Two-dimensional materials, especially transition metal dichalcogenides like MoS2, show great promise for neuromorphic computing due to their highly tunable electronic properties. However, the role of defects such as sulfur vacancies (VS), oxygen vacancies (VO), and other in-plane defects in device operation mechanisms remains poorly understood, limiting performance and integration potential. In this work, we leverage a competitive-synergistic model of these defects to modulate resistive switching modes in MoS2-based neuromorphic devices, transitioning from filamentary non-volatile to interface-dominated volatile and hybrid regimes. Our interface-type devices demonstrate exceptional endurance (> 105 pulses) and large synaptic weight modulation range up to > 103, while hybrid-type devices achieve stable multilevel states with a low variation of each state down to 10−4).
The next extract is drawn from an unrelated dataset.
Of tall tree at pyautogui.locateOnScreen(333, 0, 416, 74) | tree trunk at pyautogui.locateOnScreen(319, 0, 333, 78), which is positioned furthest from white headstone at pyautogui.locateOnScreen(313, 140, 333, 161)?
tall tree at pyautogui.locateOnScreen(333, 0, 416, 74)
The transition of switching mechanism is attributed to the relative concentration of defects in MoS2 through defect engineering protocol, which changes the dominant type of vacancy for migration. More importantly, we integrate volatile and non-volatile MoS2 devices into a spike-response model circuit that emulates different stimulation modes and more advanced neuronal functions. This work establishes a defect engineering strategy for designing both high-performance neuromorphic and memory devices, enabling homogeneous integration for complex neural network applications.

Graphical Abstract

This study proposes an engineering strategy for MoS2-based devices via sulfur/oxygen vacancy synergy, enabling transition from filament nonvolatile to interface-dominant volatile and filament-interface hybrid non-volatile characteristics, suitable for neuromorphic computing and multilevel storage. A homogeneous integrated spike-response model circuit involving various types of devices for refractory period/lateral inhibition emulation is designed, promising for high-accuracy recognition systems in neural network architecture.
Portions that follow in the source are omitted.